Some too many, in fact persist that Daggerfall DOES offer a virtual life.
"The game can always offer you more options, but when it comes down to it if you want to live in a virtual world you need an imagination," said list-subscriber Adam Pyle.
My response to this: "I don't need to pay $65 for a CRPG to sit around I pretend I'm in a fantasy world, or to imagine I'm having sex with a hooker."
"However, on the contention that you cannot make friends and have affairs, hire whores, etc... I would have to think that the focus of an RPG should be adventuring and dangerous acts, especially a graphical, single player excursion such as TES," said list-subscriber Hayden Parkman.
To that, I say: "But there's the line between virtual life and virtual ADVENTURE. There's a big difference. Everyone in a 'fantasy' world ISN'T an adventurer, and even adventurers don't 'adventure' every second of their lives."
Computer technology simply isn't advanced enough to create a true virtual fantasy world, or an electronic Dungeon Master, but there are innumerable technically minor yet otherwise major possibilities and aspects that should have (and easily could have) been incorporated into Daggerfall. (See the included list.)
Bugs or programming errors that take on innumerable player-pestering forms are another of Daggerfall's major flaws.
"Why do I feel like I just spent $60 for a beta-version?" said list-subscriber Isaac Appleman.
So, is Daggerfall truly crap? Is it a mockery of the 'Ultimate RPG' pledged? Quote undeniably: NO. Daggerfall IS a terrific game with fantastic graphics and high playability. Yet it DOES lack some of the most basic facts one would expect to find in such a fantasy CRPG, many (such as town reaction to player nudity) which have already been incorporated in past CRPG's such as the acclaimed Star Trail. Daggerfall is 'fun,' but almost without question, it does become boring after a while; long player brakes from the game are quite necessary; If you play for an hour or more a day, you'll probably be bored and frustrated with much of the game in less than a week.
Yet there are still many who believe that Daggerfall did indeed live up to its expectations.

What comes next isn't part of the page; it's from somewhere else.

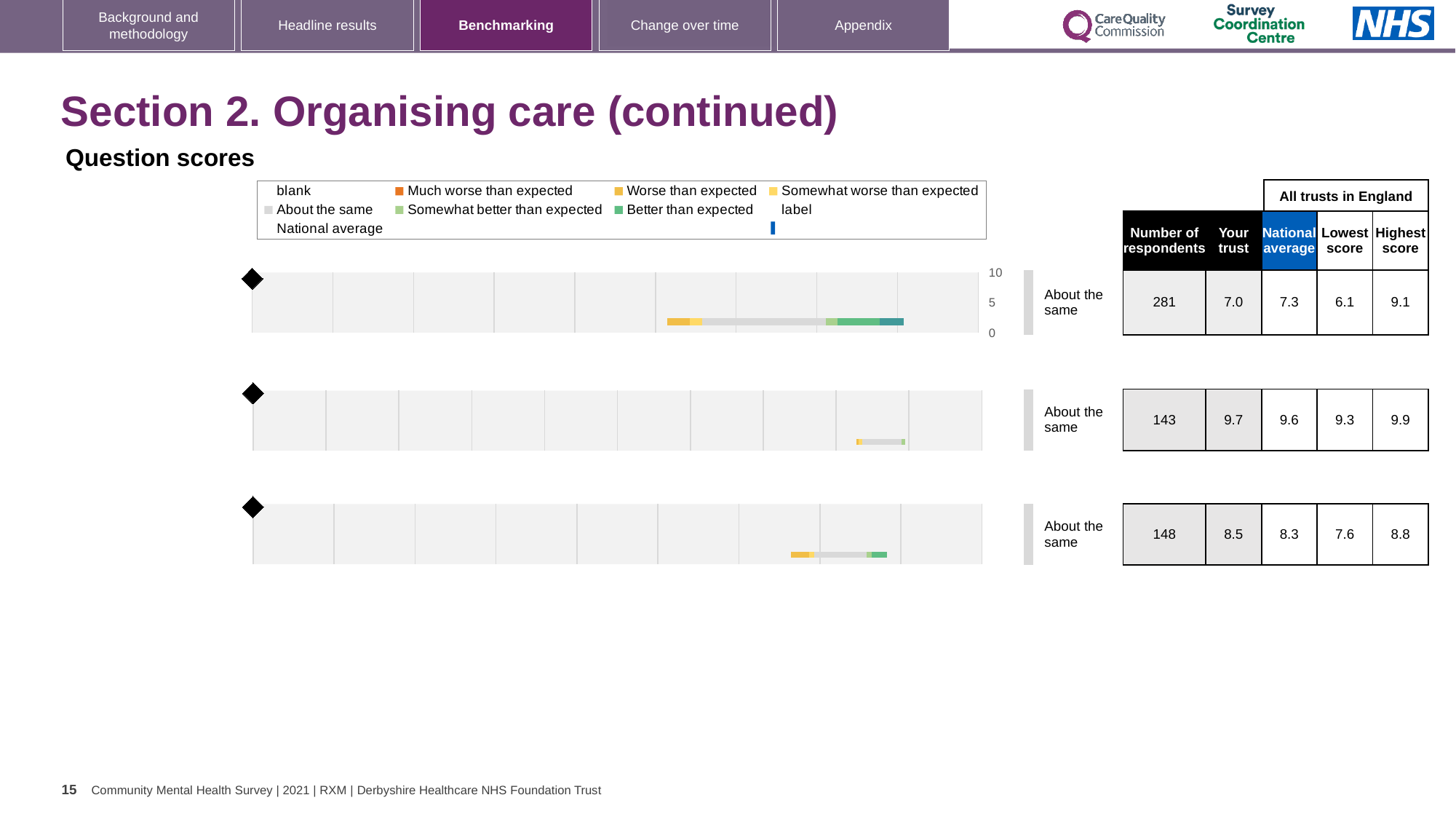
How many benchmarking charts are shown on the slide? 3 For the top chart, what is the 'Your trust' score shown in the table? 7.0 What is the highest value shown on the vertical axis of the top chart? 10 For the bottom chart, what is the number of respondents shown in the table? 148 Which of the three charts has the highest 'Your trust' score in the table? the middle chart For the top chart, what is the national average shown in the table? 7.3 What benchmark category is written next to each of the three charts? About the same What kind of chart is used to show the question scores on this slide? bar chart For the bottom chart, what is the difference between the highest score and the lowest score across all trusts in England? 1.2 For the top chart, which is larger: the 'Your trust' score or the national average? National average Which legend entry is shown with a dark orange colour? Much worse than expected For the middle chart, what is the 'Your trust' score shown in the table? 9.7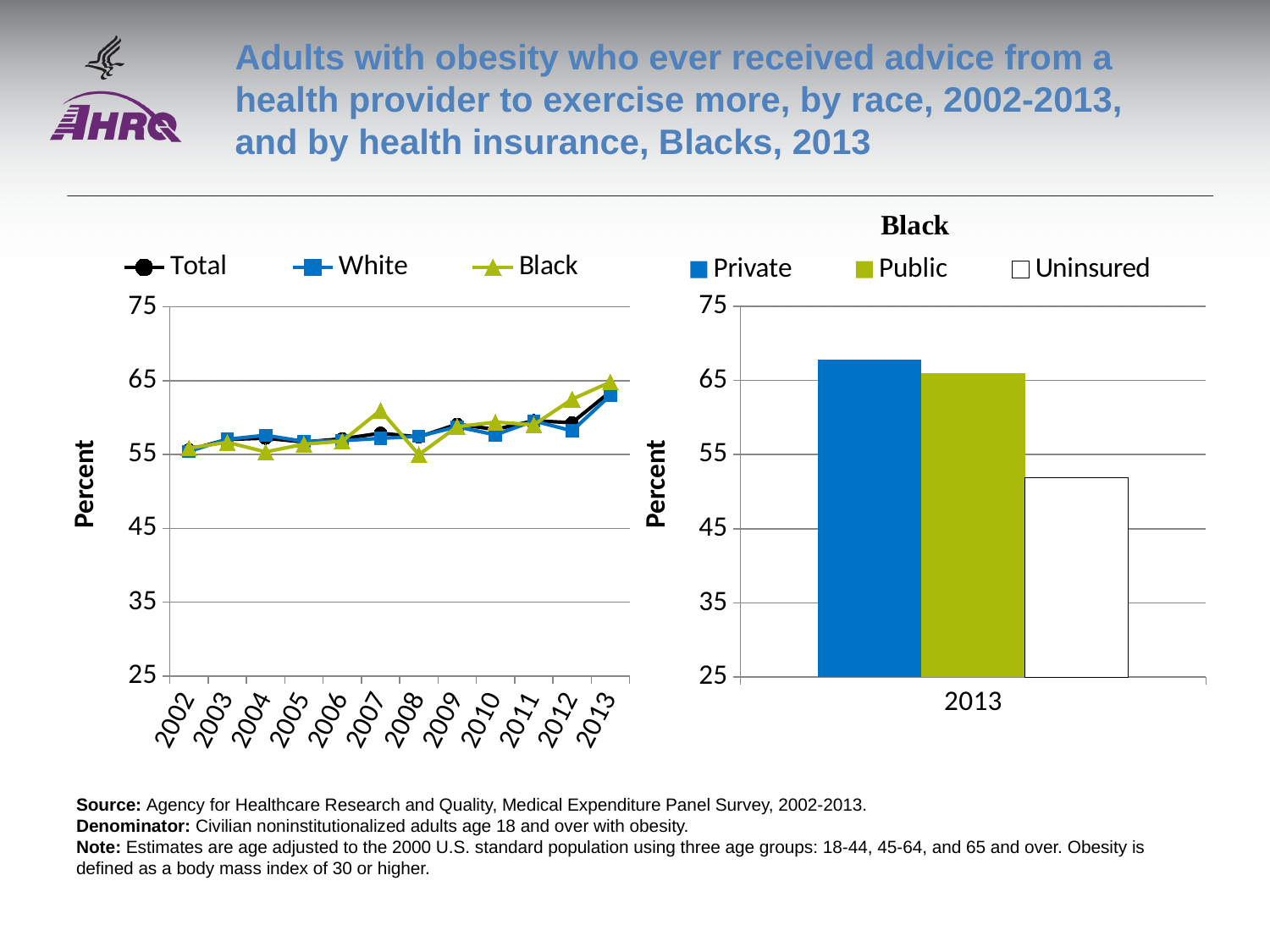
In the right chart titled Black, is the value for Private in 2013 greater or less than 65? greater What kind of chart is the left chart showing Total, White and Black from 2002 to 2013? line chart What kind of chart is the right chart titled Black? bar chart In the right chart titled Black, is the value for Uninsured in 2013 greater or less than 55? less In the right chart titled Black, which is larger in 2013, Private or Uninsured? Private In the right chart titled Black, which insurance group has the highest value in 2013? Private How many series does the legend of the left chart list? 3 How many series does the legend of the right chart titled Black list? 3 In the right chart titled Black, which insurance group has the lowest value in 2013? Uninsured In the left chart, is the value for Black in 2007 greater or less than 55? greater In the left chart, does the Black series generally rise or fall from 2002 to 2013? rise How many years are shown on the x axis of the left chart? 12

"[Daggerfall is] the best open ended RPG to date," said Pyle. This is definitely debatable; I'm still not really sure if I back this statement or not; a 'real' answer would require more contemplation that I can afford to allow a computer game.
Thus, Daggerfall IS a great game, and if you enjoy fantasy RPG's, you'll probably be impressed or at least somewhat pleased with it. However, if you are among the many who've been entranced by Bethesda's vow and others' hopes of the 'ultimate RPG to date' with a chance to live a 'virtual life' in a fantasy world, you'll probably be minorly or majorly disappointed.